■ Assignment ■
The lines to copy run from the one containing "送料無料 三池焼窯元 緑の窯変ゆのみ(緑釉窯変ゆのみ)【還暦や退職などのプレゼントに最適の九州熊本の手作り陶器です】" to the end of the listing. Please write them out exactly, minus the pictures.

_ _ _ _

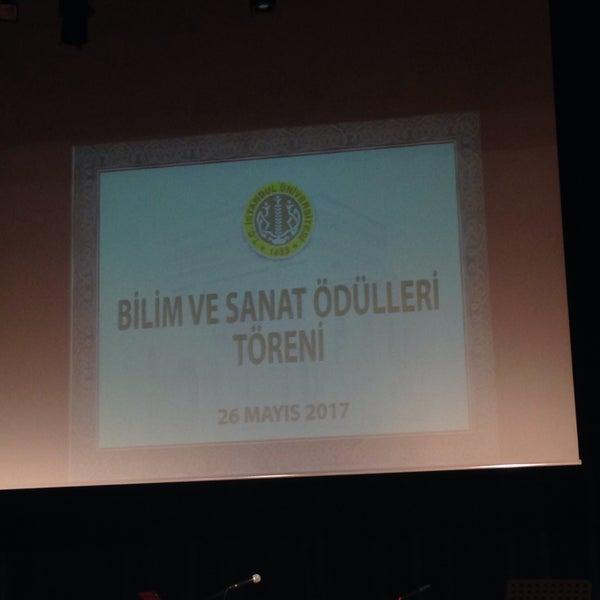 5/26/2017 tarihinde Cigdem Yalcinziyaretçi tarafından İstanbul Üniversitesi Kongre Kültür Merkezi'de çekilen fotoğraf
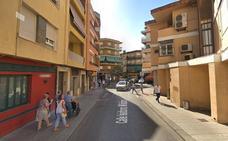 Intoxicadas por humo una mujer y un menor en el incendio de un piso en Andújar
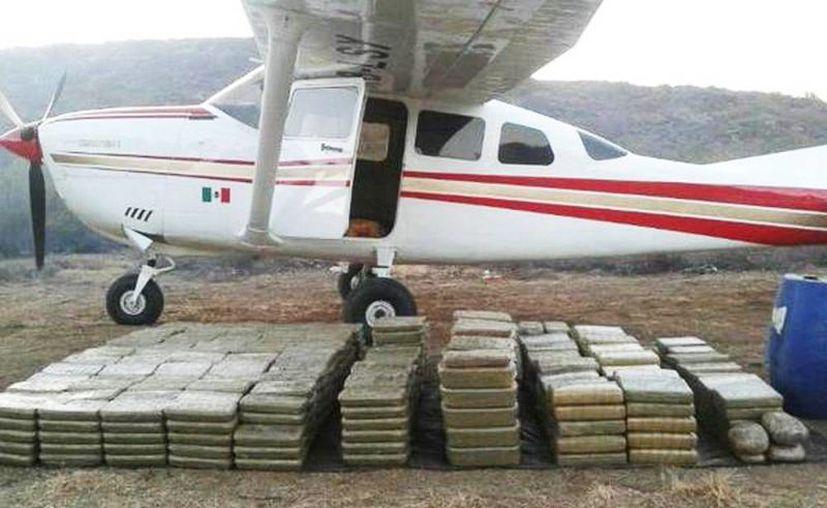 Además de la marihuana también fue asegurada una aeronave tipo Cessna, color blanca. Imagen de contexto de una avioneta decomisada en Baja California en agosto pasado. (Archivo/Agencias)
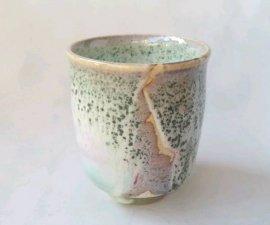 送料無料 三池焼窯元 緑の窯変ゆのみ(緑釉窯変ゆのみ)【還暦や退職などのプレゼントに最適の九州熊本の手作り陶器です】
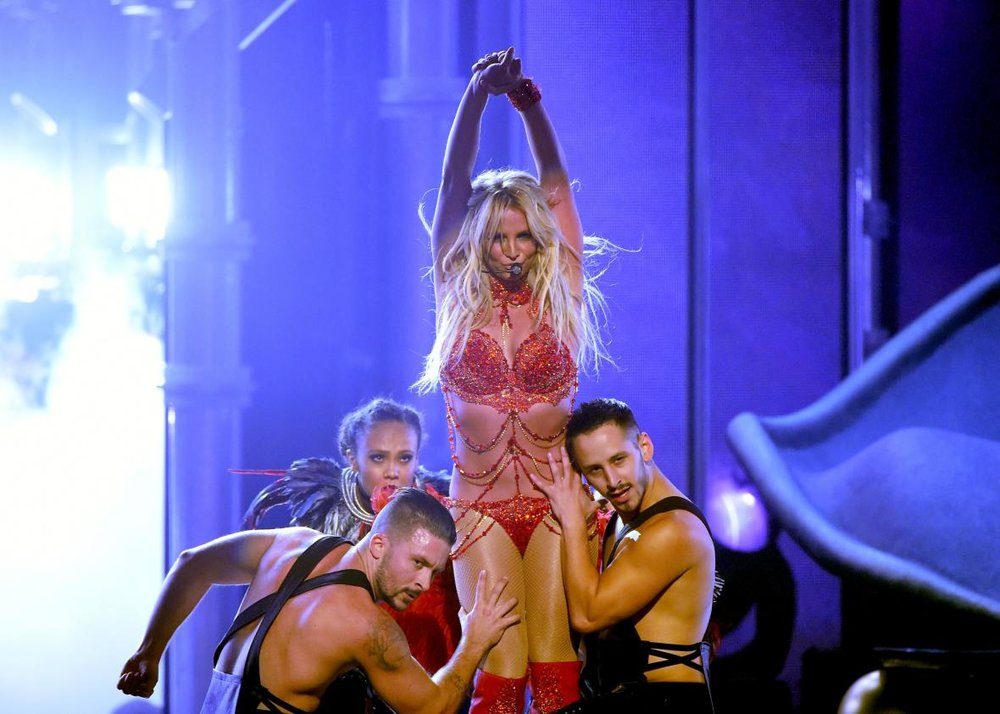 533589554-recording-artist-britney-spears-performs-onstage-during.jpg.CROP.promo-xlarge2.jpg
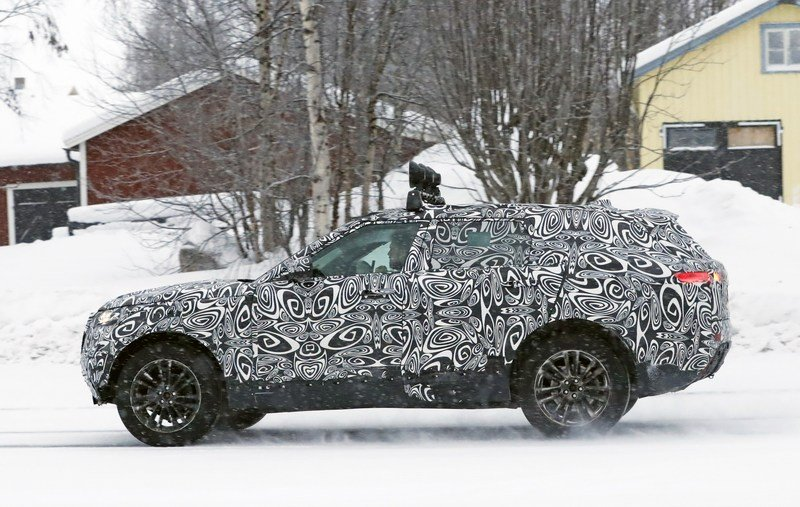 2018 Land Rover Range Rover Sport Coupe Exterior Spyshots - image 699654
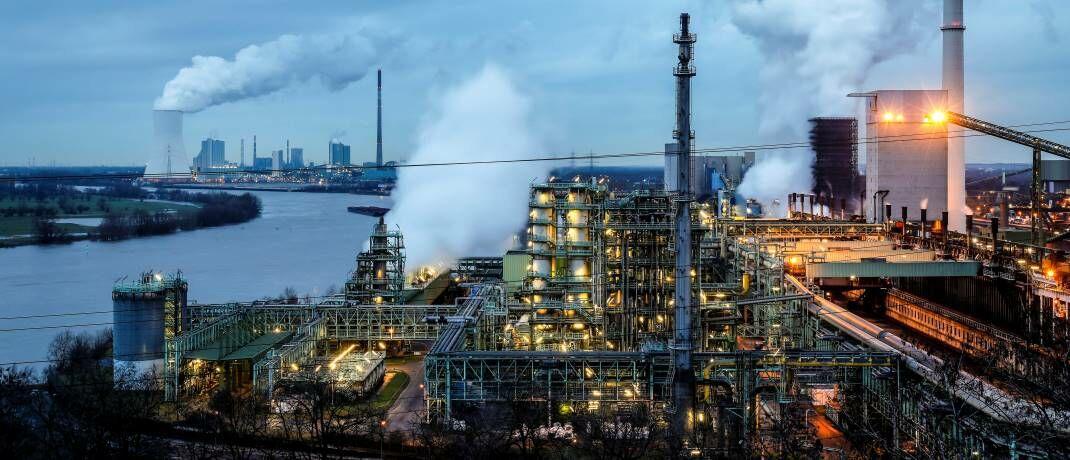 Industriebetriebe am Rhein: Anleger sollten sich auf Unternehmen konzentrieren, die ihre Vorgaben zur Reduzierung von Emissionen ernsthaft verfolgen und messbare Fortschritte machen, um formulierte Ziele zu erreichen.|© imago images / Rupert Oberhäuser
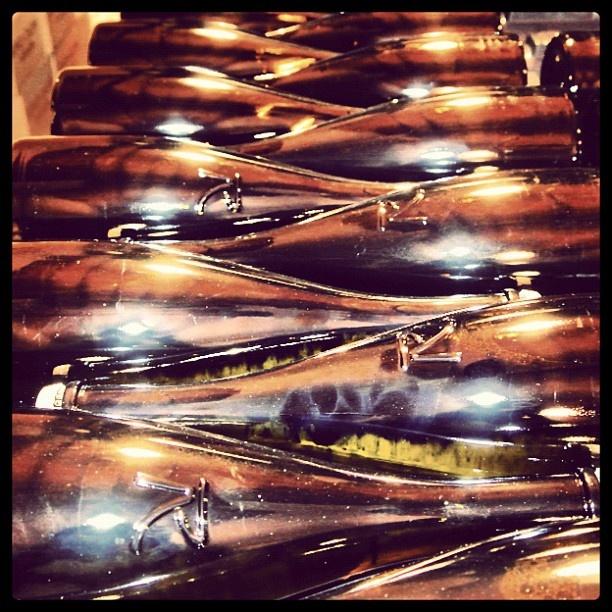 """@roncocalino's photo: """"Le bottiglie e i lieviti durante la rifermentazione. #franciacorta #vino #metodoclassico #bottiglie #lieviti #rifermentazione #italia #lombardia #instaitalia #wine #bottle #rifermentation"""""""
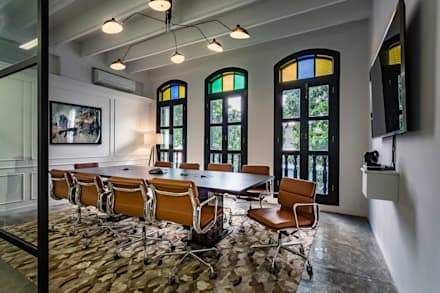 Board room: eclectic Study/office by elliot James Pte Ltd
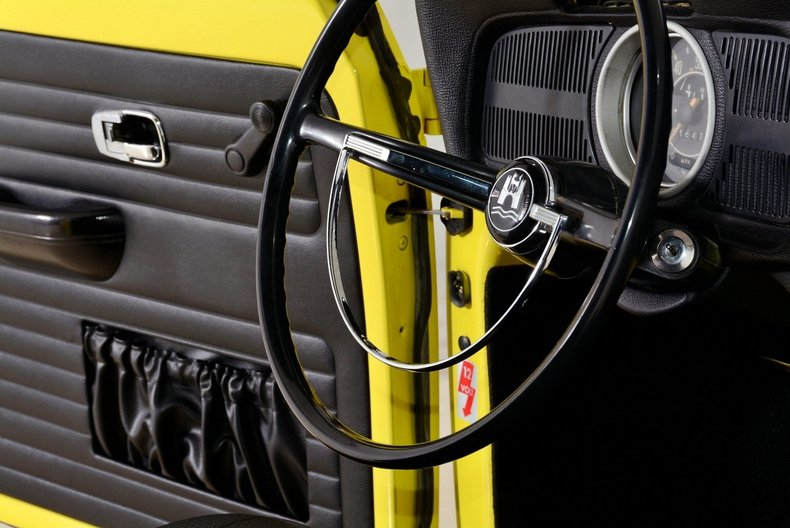 1971 Volkswagen Super Beetle Image 58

_ _ _ _

■ Task solution ■
 送料無料 三池焼窯元 緑の窯変ゆのみ(緑釉窯変ゆのみ)【還暦や退職などのプレゼントに最適の九州熊本の手作り陶器です】
 533589554-recording-artist-britney-spears-performs-onstage-during.jpg.CROP.promo-xlarge2.jpg
 2018 Land Rover Range Rover Sport Coupe Exterior Spyshots - image 699654
 Industriebetriebe am Rhein: Anleger sollten sich auf Unternehmen konzentrieren, die ihre Vorgaben zur Reduzierung von Emissionen ernsthaft verfolgen und messbare Fortschritte machen, um formulierte Ziele zu erreichen.|© imago images / Rupert Oberhäuser
 """@roncocalino's photo: """"Le bottiglie e i lieviti durante la rifermentazione. #franciacorta #vino #metodoclassico #bottiglie #lieviti #rifermentazione #italia #lombardia #instaitalia #wine #bottle #rifermentation"""""""
 Board room: eclectic Study/office by elliot James Pte Ltd
 1971 Volkswagen Super Beetle Image 58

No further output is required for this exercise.